## Work to complete
Transcribe word for word the lines from the one containing "to vertical placement?" through the final line, including both ends.

## Given records
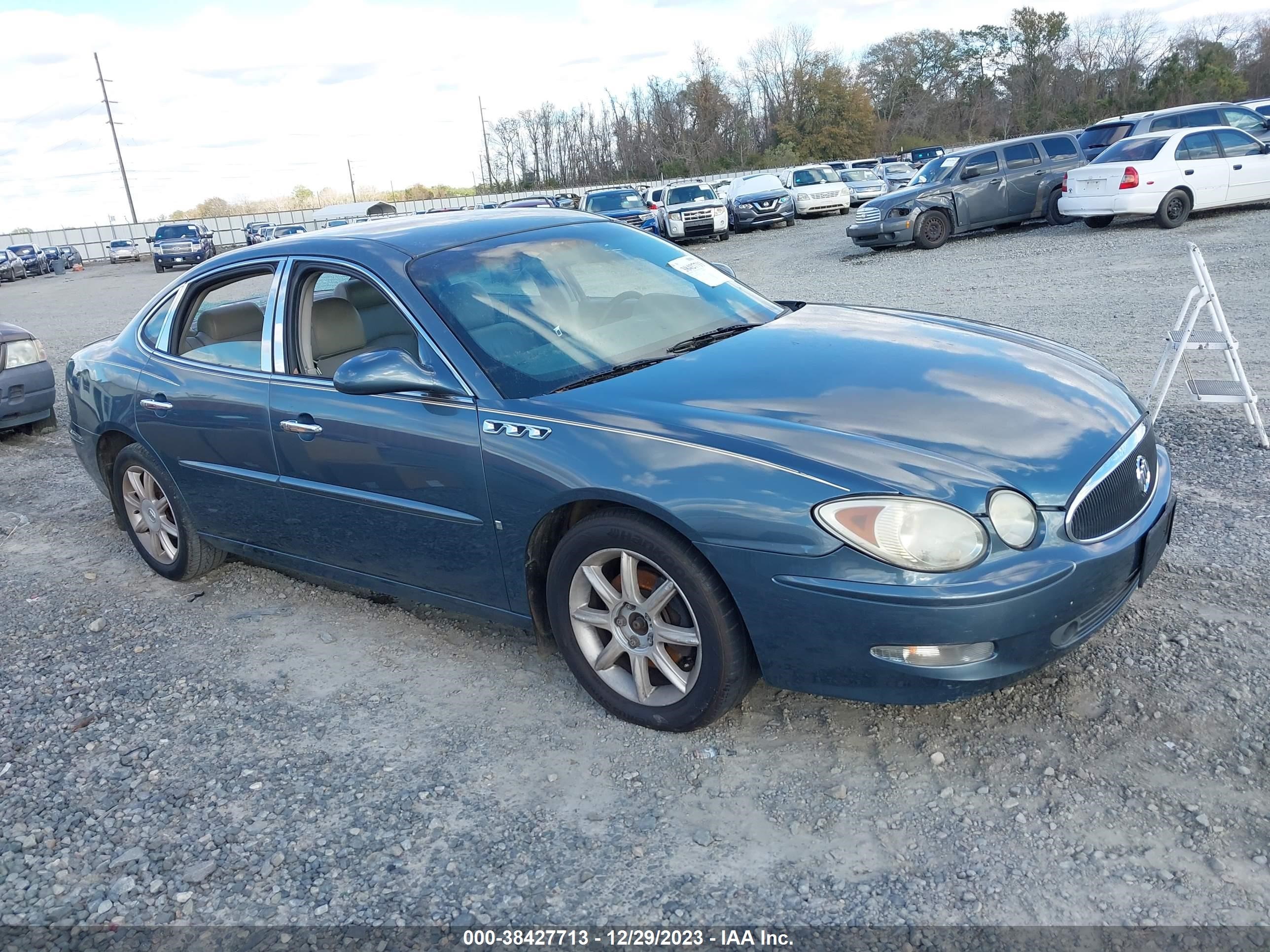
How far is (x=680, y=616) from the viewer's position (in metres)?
3.18

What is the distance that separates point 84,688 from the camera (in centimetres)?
409

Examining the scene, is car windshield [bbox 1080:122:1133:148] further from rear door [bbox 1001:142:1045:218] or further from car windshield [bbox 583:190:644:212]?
car windshield [bbox 583:190:644:212]

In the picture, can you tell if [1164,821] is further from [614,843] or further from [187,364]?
[187,364]

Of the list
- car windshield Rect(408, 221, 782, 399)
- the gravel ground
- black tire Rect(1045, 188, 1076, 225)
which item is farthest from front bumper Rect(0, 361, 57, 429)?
black tire Rect(1045, 188, 1076, 225)

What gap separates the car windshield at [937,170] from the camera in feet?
59.8

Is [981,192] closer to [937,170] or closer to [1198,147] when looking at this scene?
[937,170]

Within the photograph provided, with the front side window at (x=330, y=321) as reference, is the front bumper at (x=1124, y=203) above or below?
below

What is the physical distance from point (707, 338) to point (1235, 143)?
1616cm

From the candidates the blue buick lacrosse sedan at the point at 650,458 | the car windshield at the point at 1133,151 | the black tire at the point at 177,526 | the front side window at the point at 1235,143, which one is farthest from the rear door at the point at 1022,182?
the black tire at the point at 177,526

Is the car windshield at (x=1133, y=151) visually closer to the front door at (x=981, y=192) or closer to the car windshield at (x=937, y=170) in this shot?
the front door at (x=981, y=192)

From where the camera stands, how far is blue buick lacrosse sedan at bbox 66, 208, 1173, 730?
9.20ft

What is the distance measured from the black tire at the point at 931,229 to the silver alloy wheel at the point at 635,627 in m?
15.8

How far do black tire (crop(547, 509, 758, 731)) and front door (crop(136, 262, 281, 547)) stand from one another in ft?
5.22

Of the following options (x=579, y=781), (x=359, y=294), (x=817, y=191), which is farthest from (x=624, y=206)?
(x=579, y=781)
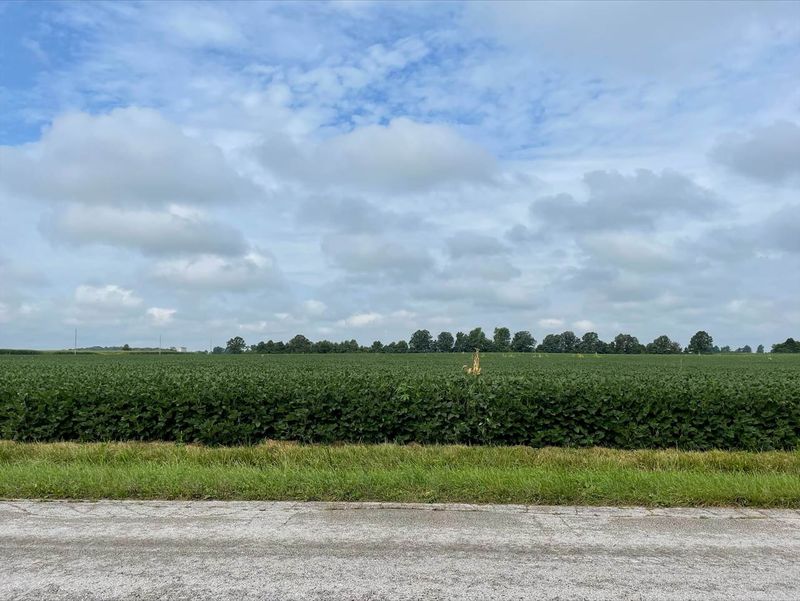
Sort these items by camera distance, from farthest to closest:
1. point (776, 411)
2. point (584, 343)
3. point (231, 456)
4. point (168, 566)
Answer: point (584, 343) → point (776, 411) → point (231, 456) → point (168, 566)

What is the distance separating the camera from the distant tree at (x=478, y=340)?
93.5 metres

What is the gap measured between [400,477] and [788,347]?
331ft

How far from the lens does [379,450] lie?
9.34m

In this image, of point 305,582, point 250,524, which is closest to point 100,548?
point 250,524

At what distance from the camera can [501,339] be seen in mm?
96875

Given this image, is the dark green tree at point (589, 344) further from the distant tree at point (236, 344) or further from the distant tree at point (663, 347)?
the distant tree at point (236, 344)

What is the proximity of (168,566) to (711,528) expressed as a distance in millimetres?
4425

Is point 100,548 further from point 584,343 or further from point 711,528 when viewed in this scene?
point 584,343

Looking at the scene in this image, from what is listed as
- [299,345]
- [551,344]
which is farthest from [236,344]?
[551,344]

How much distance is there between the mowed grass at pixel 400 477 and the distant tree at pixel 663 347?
8775cm

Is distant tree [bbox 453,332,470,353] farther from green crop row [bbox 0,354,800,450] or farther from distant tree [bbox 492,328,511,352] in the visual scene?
green crop row [bbox 0,354,800,450]

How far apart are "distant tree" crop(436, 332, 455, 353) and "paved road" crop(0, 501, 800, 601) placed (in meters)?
86.5

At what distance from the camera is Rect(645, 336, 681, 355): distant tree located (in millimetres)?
90188

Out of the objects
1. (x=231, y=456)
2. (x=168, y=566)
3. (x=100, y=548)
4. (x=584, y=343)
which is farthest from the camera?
(x=584, y=343)
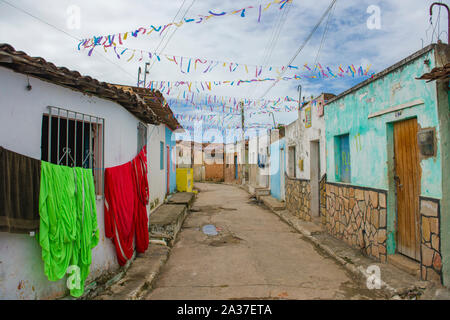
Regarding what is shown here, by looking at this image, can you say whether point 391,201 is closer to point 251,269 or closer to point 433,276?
point 433,276

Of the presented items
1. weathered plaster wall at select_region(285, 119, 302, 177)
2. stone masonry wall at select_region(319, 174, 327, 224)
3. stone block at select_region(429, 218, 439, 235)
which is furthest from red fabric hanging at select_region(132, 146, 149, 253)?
weathered plaster wall at select_region(285, 119, 302, 177)

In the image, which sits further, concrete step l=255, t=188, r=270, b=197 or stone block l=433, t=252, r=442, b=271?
concrete step l=255, t=188, r=270, b=197

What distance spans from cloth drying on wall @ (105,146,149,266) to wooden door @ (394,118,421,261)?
4689mm

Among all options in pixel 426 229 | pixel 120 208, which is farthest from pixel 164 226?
pixel 426 229

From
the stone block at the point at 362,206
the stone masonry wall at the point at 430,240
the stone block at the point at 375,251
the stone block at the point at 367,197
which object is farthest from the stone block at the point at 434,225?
the stone block at the point at 362,206

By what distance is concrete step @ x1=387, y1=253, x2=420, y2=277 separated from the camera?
4.57 metres

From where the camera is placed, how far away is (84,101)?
4.23 metres

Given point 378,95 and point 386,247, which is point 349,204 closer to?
point 386,247

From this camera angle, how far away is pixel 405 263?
15.7 feet

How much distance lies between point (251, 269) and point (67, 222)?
335 centimetres

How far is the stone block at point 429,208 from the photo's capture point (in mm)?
4086

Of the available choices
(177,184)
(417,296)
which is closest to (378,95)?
(417,296)

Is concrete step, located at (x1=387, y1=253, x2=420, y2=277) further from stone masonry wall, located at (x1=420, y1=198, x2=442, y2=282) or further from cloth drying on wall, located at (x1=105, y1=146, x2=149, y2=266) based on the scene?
cloth drying on wall, located at (x1=105, y1=146, x2=149, y2=266)

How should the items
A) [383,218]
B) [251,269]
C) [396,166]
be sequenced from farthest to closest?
[251,269] < [383,218] < [396,166]
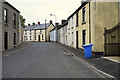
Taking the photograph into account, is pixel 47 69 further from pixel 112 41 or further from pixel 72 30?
pixel 72 30

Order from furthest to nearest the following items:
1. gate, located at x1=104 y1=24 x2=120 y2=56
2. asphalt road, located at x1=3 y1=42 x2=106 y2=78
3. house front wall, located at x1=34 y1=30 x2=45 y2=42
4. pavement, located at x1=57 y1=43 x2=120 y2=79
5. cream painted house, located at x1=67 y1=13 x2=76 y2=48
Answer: house front wall, located at x1=34 y1=30 x2=45 y2=42, cream painted house, located at x1=67 y1=13 x2=76 y2=48, gate, located at x1=104 y1=24 x2=120 y2=56, pavement, located at x1=57 y1=43 x2=120 y2=79, asphalt road, located at x1=3 y1=42 x2=106 y2=78

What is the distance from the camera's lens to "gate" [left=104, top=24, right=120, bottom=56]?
35.6 feet

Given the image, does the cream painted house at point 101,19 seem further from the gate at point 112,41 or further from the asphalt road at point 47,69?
the asphalt road at point 47,69

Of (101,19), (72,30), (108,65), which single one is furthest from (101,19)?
(72,30)

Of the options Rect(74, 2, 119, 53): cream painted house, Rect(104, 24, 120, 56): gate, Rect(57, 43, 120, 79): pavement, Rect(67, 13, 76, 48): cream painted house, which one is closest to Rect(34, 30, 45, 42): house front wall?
Rect(67, 13, 76, 48): cream painted house

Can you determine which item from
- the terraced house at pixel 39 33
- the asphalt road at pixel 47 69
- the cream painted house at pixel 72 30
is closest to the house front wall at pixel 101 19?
the asphalt road at pixel 47 69

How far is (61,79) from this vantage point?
16.6 ft

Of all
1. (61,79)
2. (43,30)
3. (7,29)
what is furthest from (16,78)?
(43,30)

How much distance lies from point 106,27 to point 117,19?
1.25 meters

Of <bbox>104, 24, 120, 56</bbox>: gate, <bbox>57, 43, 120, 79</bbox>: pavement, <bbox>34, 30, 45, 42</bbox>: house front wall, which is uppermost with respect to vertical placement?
<bbox>34, 30, 45, 42</bbox>: house front wall

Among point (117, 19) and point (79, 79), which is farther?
point (117, 19)

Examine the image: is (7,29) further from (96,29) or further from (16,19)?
(96,29)

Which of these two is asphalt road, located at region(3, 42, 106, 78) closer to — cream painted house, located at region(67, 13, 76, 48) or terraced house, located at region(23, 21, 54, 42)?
cream painted house, located at region(67, 13, 76, 48)

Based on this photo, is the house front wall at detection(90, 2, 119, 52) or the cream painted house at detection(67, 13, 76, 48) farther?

## The reply
Of <bbox>104, 24, 120, 56</bbox>: gate, <bbox>57, 43, 120, 79</bbox>: pavement, <bbox>34, 30, 45, 42</bbox>: house front wall, which is uppermost with respect to vertical placement?
<bbox>34, 30, 45, 42</bbox>: house front wall

Among point (117, 19) and point (79, 79), which is farther?
point (117, 19)

Examine the image: is (7,29) further from (96,29) or further from (16,19)?
(96,29)

Which of these two is asphalt road, located at region(3, 42, 106, 78) closer to — cream painted house, located at region(67, 13, 76, 48) or terraced house, located at region(23, 21, 54, 42)?
cream painted house, located at region(67, 13, 76, 48)

Based on this photo, is the house front wall at detection(90, 2, 119, 52) or the cream painted house at detection(67, 13, 76, 48) farther?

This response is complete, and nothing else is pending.